What is needed.
For the copy, please give all of the data again exactly and leave the pictures out.

Visual spatial reasoning items:

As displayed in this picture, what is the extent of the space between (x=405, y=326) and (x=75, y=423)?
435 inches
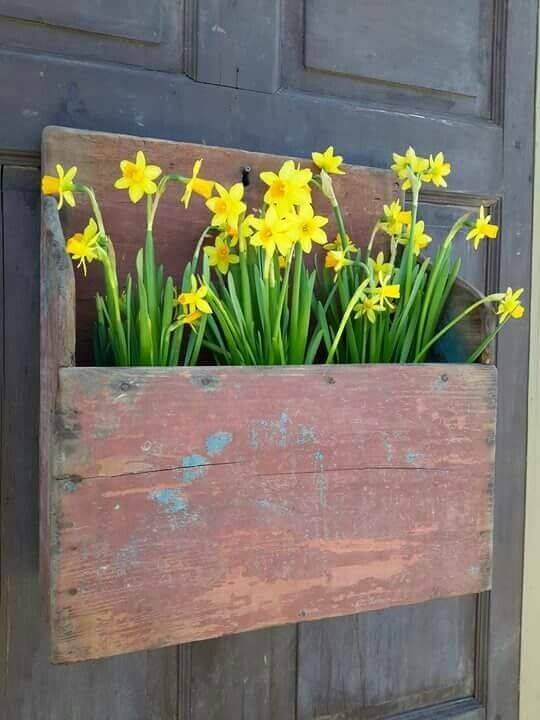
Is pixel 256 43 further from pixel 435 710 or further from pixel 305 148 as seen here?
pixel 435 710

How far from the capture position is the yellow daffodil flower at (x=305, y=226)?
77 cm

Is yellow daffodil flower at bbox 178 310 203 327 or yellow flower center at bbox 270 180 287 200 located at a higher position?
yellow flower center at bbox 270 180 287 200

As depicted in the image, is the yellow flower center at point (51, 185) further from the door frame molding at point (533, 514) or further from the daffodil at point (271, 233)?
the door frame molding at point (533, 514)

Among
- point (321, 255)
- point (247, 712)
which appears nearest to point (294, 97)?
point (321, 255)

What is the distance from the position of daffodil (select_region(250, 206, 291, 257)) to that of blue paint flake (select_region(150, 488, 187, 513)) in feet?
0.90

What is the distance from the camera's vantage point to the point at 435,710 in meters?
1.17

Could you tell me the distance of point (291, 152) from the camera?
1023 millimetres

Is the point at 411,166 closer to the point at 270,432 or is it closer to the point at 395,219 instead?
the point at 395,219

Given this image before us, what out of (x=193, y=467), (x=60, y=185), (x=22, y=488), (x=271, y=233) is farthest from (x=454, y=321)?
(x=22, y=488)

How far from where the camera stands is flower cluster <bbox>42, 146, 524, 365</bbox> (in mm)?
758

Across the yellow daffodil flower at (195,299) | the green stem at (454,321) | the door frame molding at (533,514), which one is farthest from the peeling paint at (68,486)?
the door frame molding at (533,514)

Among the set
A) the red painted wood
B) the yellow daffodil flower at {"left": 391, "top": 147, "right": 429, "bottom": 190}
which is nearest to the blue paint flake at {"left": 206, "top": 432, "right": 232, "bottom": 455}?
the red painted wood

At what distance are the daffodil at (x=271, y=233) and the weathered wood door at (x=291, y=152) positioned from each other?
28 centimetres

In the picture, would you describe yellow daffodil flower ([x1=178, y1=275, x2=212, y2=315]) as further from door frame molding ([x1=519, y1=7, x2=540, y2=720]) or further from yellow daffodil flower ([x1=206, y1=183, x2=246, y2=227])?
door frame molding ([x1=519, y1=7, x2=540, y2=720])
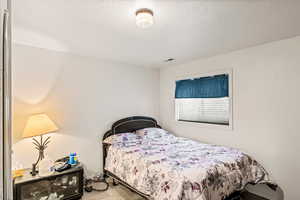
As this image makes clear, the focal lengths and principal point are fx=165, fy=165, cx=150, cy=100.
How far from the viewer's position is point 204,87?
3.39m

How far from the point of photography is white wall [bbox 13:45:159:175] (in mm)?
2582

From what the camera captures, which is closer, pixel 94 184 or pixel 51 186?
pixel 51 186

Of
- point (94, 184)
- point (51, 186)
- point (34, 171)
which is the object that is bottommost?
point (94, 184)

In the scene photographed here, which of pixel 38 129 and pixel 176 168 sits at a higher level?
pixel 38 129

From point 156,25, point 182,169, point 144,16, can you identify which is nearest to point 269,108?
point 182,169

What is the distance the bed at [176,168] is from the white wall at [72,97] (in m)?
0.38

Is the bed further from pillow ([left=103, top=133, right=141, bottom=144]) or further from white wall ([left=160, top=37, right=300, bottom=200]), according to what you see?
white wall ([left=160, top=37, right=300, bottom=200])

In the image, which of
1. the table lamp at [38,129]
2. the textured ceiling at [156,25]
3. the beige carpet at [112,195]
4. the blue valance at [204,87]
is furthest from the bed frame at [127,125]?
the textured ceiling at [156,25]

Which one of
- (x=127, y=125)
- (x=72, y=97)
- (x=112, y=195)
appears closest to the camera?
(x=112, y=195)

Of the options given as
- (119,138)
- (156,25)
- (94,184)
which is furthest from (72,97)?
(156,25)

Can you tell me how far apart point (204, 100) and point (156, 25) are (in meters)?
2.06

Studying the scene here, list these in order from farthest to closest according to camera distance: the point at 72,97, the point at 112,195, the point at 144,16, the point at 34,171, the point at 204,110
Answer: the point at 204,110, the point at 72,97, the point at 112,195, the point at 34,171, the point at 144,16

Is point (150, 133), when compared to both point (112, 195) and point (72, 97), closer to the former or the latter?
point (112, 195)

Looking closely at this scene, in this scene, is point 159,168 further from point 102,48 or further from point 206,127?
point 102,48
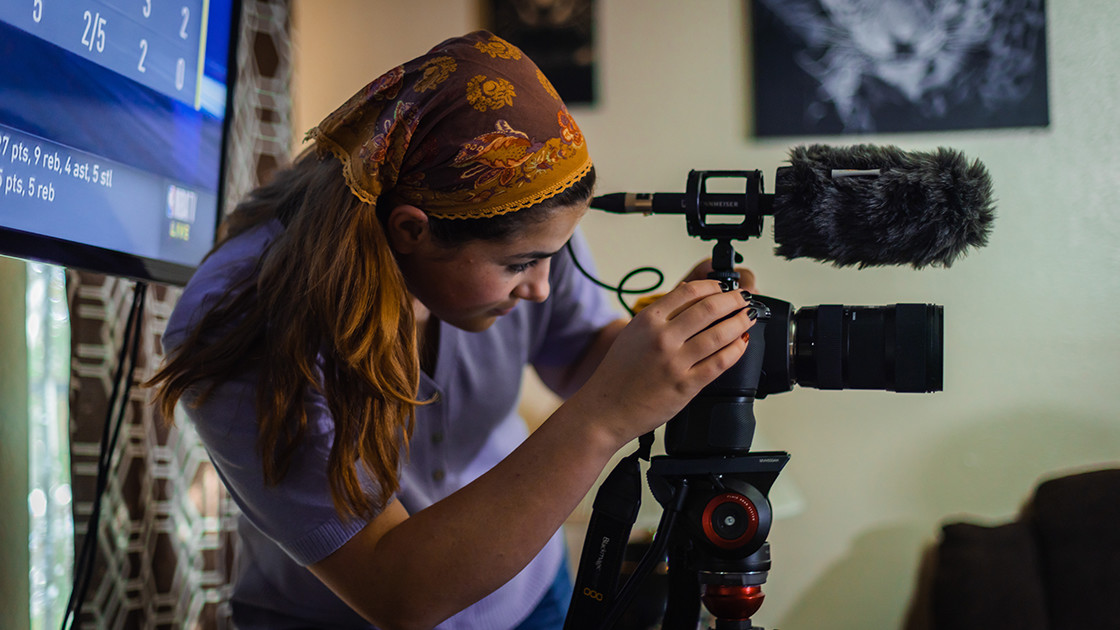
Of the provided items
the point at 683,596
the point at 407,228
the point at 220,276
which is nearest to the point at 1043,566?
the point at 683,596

Exercise result.
As displayed in this picture, what is the extent of the space between (x=405, y=326) and (x=75, y=423)?
435 inches
Is pixel 256 43 further from pixel 435 710 or further from pixel 305 148 as seen here?
pixel 435 710

How far from the capture position is the yellow daffodil flower at (x=305, y=226)?
77 cm

Is yellow daffodil flower at bbox 178 310 203 327 or yellow flower center at bbox 270 180 287 200 located at a higher position?
yellow flower center at bbox 270 180 287 200

As depicted in the image, is the yellow flower center at point (51, 185) further from the door frame molding at point (533, 514) or further from the daffodil at point (271, 233)?
the door frame molding at point (533, 514)

Among
- point (321, 255)
- point (247, 712)
which appears nearest to point (294, 97)?
point (321, 255)

What is the distance from the position of daffodil (select_region(250, 206, 291, 257)) to that of blue paint flake (select_region(150, 488, 187, 513)) in feet?
0.90

What is the distance from the camera's vantage point to the point at 435,710 in meters?
1.17

Could you tell me the distance of point (291, 152) from the camera?
1023 millimetres

Is the point at 411,166 closer to the point at 270,432 or is it closer to the point at 395,219 instead?
the point at 395,219

Given this image before us, what out of (x=193, y=467), (x=60, y=185), (x=22, y=488), (x=271, y=233) is farthest from (x=454, y=321)?
(x=22, y=488)

How far from where the camera stands is flower cluster <bbox>42, 146, 524, 365</bbox> (in mm)?
758

Across the yellow daffodil flower at (195,299) | the green stem at (454,321) | the door frame molding at (533,514), which one is farthest from the peeling paint at (68,486)?
the door frame molding at (533,514)

Among the set
A) the red painted wood
B) the yellow daffodil flower at {"left": 391, "top": 147, "right": 429, "bottom": 190}
which is nearest to the blue paint flake at {"left": 206, "top": 432, "right": 232, "bottom": 455}?
the red painted wood

At what distance are the daffodil at (x=271, y=233) and the weathered wood door at (x=291, y=152) positioned from each other?
28 centimetres

In the picture, would you describe yellow daffodil flower ([x1=178, y1=275, x2=212, y2=315]) as further from door frame molding ([x1=519, y1=7, x2=540, y2=720]) or further from yellow daffodil flower ([x1=206, y1=183, x2=246, y2=227])?
door frame molding ([x1=519, y1=7, x2=540, y2=720])
As this image makes clear, the focal lengths and principal point are fx=165, fy=165, cx=150, cy=100.
How far from the viewer's position is point 204,87?
3.39m

How far from the point of photography is white wall [bbox 13:45:159:175] (in mm)?
2582

From what the camera captures, which is closer, pixel 94 184 or pixel 51 186?
pixel 51 186

Of
- point (94, 184)
- point (51, 186)
- point (34, 171)
which is the object that is bottommost?
point (94, 184)

In the scene photographed here, which of pixel 38 129 and pixel 176 168 sits at a higher level?
pixel 38 129

From point 156,25, point 182,169, point 144,16, can you identify which is nearest to point 269,108?
point 182,169

What is the distance the bed at [176,168] is from the white wall at [72,97] (in m)?
0.38

Is the bed further from pillow ([left=103, top=133, right=141, bottom=144]) or further from white wall ([left=160, top=37, right=300, bottom=200]), according to what you see?
white wall ([left=160, top=37, right=300, bottom=200])

In the image, which of
1. the table lamp at [38,129]
2. the textured ceiling at [156,25]
3. the beige carpet at [112,195]
4. the blue valance at [204,87]
is furthest from the bed frame at [127,125]?
the textured ceiling at [156,25]

Which one of
- (x=127, y=125)
- (x=72, y=97)
- (x=112, y=195)
appears closest to the camera?
(x=112, y=195)

Of the options given as
- (119,138)
- (156,25)
- (94,184)
which is furthest from (72,97)?
(156,25)

Can you tell me how far apart point (204, 100) and point (156, 25) are (in meters)?
2.06

Studying the scene here, list these in order from farthest to closest according to camera distance: the point at 72,97, the point at 112,195, the point at 144,16, the point at 34,171, the point at 204,110
Answer: the point at 204,110, the point at 72,97, the point at 112,195, the point at 34,171, the point at 144,16

Is point (150, 133), when compared to both point (112, 195) and point (72, 97), closer to the former or the latter?
point (112, 195)

Looking closely at this scene, in this scene, is point 159,168 further from point 102,48 or further from point 206,127?
point 102,48
Of the provided items
the point at 683,596
the point at 407,228
the point at 220,276
which is nearest to the point at 1043,566?
the point at 683,596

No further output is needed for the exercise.